E così l'olocausto ci insegna a ricordare che Cristo non solo è morto per i nostri peccati, ma si è anche consacrato per noi a Dio in piena dedizione a nostro favore. Dobbiamo quindi invocare non solo la sua morte espiatoria, ma anche il merito trascendente della sua vita di piena consacrazione alla volontà del Padre. A questo si Levitico 1:9 le parole, tre volte ripetute riguardo all'olocausto ( Levitico 1:9 , Levitico 1:13 , Levitico 1:17 ), in questo capitolo: si tratta di "offerta fatta mediante il fuoco, di soave profumo ," un odore fragrante, "al Signore.

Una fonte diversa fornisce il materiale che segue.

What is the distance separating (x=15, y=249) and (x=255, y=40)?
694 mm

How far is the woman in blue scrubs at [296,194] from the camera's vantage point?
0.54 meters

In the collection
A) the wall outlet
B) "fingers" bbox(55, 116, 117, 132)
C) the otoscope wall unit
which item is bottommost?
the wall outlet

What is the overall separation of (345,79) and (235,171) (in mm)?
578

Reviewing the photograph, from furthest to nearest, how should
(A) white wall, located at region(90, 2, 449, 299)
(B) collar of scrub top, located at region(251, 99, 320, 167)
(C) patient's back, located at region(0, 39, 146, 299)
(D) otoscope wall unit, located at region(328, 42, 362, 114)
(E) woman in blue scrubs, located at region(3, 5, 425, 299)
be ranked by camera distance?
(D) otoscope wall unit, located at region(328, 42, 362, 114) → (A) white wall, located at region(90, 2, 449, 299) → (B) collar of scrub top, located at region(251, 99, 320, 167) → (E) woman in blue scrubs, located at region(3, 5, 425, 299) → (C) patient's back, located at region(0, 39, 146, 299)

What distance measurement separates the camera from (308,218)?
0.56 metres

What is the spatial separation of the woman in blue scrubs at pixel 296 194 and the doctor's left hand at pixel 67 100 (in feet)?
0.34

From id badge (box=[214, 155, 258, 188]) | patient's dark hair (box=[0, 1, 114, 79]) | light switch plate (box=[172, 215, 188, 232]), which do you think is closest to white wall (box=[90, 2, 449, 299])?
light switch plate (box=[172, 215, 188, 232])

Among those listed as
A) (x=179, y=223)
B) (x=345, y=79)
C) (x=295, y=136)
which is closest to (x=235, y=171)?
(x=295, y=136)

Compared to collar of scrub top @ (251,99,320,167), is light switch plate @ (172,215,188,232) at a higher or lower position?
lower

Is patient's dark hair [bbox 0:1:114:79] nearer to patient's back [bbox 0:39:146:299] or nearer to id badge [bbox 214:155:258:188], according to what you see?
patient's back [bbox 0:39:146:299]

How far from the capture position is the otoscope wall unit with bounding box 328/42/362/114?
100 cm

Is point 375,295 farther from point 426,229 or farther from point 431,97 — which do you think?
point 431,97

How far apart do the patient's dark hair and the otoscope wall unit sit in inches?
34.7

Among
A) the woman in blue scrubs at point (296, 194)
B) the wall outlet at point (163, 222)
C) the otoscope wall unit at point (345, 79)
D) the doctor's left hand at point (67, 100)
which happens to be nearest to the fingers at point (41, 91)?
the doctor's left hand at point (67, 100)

" Cioè, questo abbandono completo del santo Figlio di Dio al Padre è estremamente delizioso e gradito a Dio. E per questo motivo è per noi un argomento sempre prevalente per la nostra stessa accettazione e per il grazioso elargimento per Amor di Cristo di tutto ciò che c'è in Lui per noi.

Ricordiamoci sempre solo che non possiamo sostenere, come nel caso della morte espiatoria, che come Cristo è morto affinché noi non potessimo morire, così Egli si è offerto in piena consacrazione a Dio, affinché potessimo essere così liberati da questo obbligo. Qui l'esatto contrario è la verità. Infatti Cristo stesso ha detto nella sua memorabile preghiera, poco prima della sua offerta di se stesso alla morte: "Per loro io santifico (marg.

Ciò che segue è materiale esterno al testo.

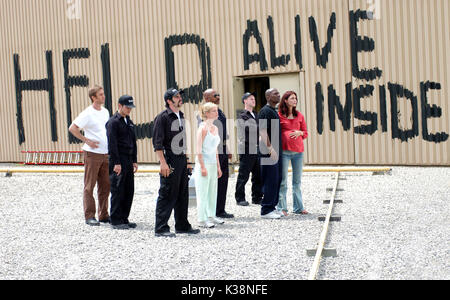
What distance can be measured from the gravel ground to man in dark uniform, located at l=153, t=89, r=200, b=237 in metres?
0.36

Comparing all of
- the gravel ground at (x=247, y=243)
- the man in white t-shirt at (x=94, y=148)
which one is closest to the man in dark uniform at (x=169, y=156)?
the gravel ground at (x=247, y=243)

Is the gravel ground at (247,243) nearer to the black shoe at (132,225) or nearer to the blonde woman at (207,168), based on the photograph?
the black shoe at (132,225)

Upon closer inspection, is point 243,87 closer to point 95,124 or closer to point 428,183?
point 428,183

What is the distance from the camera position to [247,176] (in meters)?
9.52

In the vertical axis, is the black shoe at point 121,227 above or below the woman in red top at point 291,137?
below

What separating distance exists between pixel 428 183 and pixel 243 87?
6464 millimetres

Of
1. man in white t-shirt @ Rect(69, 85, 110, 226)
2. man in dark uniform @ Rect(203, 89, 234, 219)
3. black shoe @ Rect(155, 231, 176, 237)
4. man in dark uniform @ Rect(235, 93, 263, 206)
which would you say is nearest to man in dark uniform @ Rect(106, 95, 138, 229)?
man in white t-shirt @ Rect(69, 85, 110, 226)

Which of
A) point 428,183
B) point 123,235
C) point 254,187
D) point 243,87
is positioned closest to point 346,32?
point 243,87

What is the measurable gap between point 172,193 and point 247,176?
2553 mm

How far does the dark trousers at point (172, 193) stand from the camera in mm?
7121

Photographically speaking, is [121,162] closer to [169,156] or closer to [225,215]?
[169,156]

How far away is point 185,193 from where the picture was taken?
7355mm

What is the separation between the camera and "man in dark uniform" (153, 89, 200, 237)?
7045 millimetres
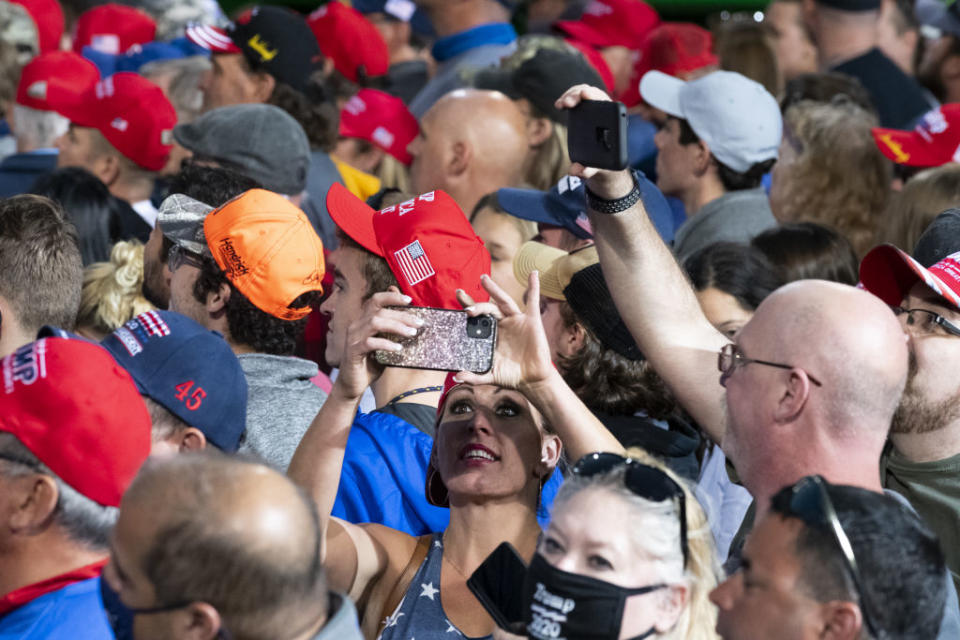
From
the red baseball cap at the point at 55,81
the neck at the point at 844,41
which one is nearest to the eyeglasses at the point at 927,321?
the red baseball cap at the point at 55,81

"consacrare") me stesso, affinché anch'essi possano essere santificati nella verità." E così ci viene presentato il pensiero che se l'offerta per il peccato enfatizzava, come vedremo, la morte sostitutiva di Cristo, per la quale Egli divenne la nostra giustizia, il l'olocausto, altrettanto distintamente, porta davanti a noi Cristo come nostra santificazione, offrendo Se Stesso senza macchia, un intero olocausto a Dio. E come con quell'unica vita di obbedienza senza peccato alla volontà del Padre Egli ha procurato la nostra salvezza per Suo merito, così in questo senso è diventato anche il nostro unico perfetto Esempio di cosa sia realmente la consacrazione a Dio.

Un pensiero è questo che, con evidente allusione all'olocausto, ci presenta l'apostolo Paolo, Efesini 5:2 a Efesini 5:2 che «camminiamo nell'amore, come anche Cristo ci ha amati e ha dato se stesso per noi, in offerta e in sacrificio a Dio per un odore di soave profumo".

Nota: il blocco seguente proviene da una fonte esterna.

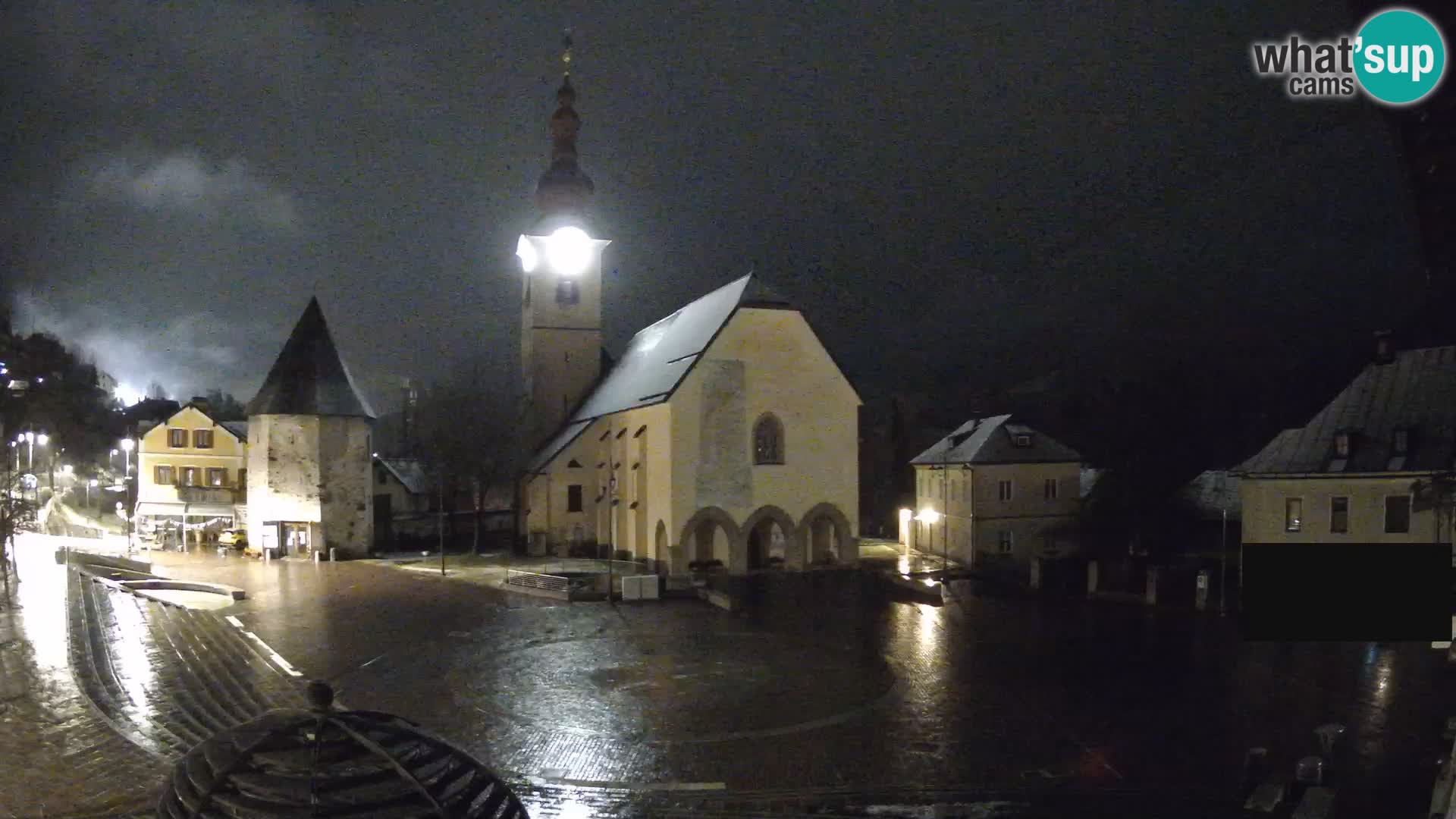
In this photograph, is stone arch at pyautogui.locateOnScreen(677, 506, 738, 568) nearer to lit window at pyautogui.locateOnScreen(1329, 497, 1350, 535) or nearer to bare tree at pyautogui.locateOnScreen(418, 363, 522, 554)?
→ bare tree at pyautogui.locateOnScreen(418, 363, 522, 554)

E la legge suggerisce inoltre che nessun estremo bisogno spirituale può impedire a nessuno di avvalersi del nostro grande sacrificio bruciato. Si doveva ricevere un olocausto anche da uno che era così povero da non poter portare che una tortora o un giovane piccione ( Levitico 1:14 ). Si potrebbe, a prima vista, dire non innaturalmente: Certamente non può esserci nulla in questo che indichi Cristo; perché il vero Sacrificio non è molti, ma uno e solo.

Eppure il fatto stesso di questa differenza ammessa nelle vittime tipiche, quando si ricorda il motivo dell'indennità, suggerisce la verità più preziosa riguardo a Cristo, che nessuna povertà spirituale del peccatore deve escluderlo dal pieno beneficio dell'opera salvifica di Cristo. In Lui si provvede per tutti coloro che più sinceramente e più ragionevolmente si sentono poveri e bisognosi di tutte le cose.

Cristo, come nostra santificazione, è per tutti coloro che si serviranno di Lui; per tutti coloro che, sentendo più profondamente e dolorosamente il proprio fallimento nella piena consacrazione, lo prenderebbero, come non solo il loro sacrificio espiatorio, ma anche il loro olocausto, sia il loro esempio che la loro forza, fino alla perfetta consegna di sé a Dio. Possiamo qui ricordare bene l'esortazione dell'Apostolo ai credenti cristiani, espressa con un linguaggio che ricorda subito l'olocausto: Romani 12:1 12,1 Vi prego, fratelli, per la misericordia di Dio, di presentare i vostri corpi come sacrificio vivente, santo, gradito a Dio, che è il tuo ragionevole servizio.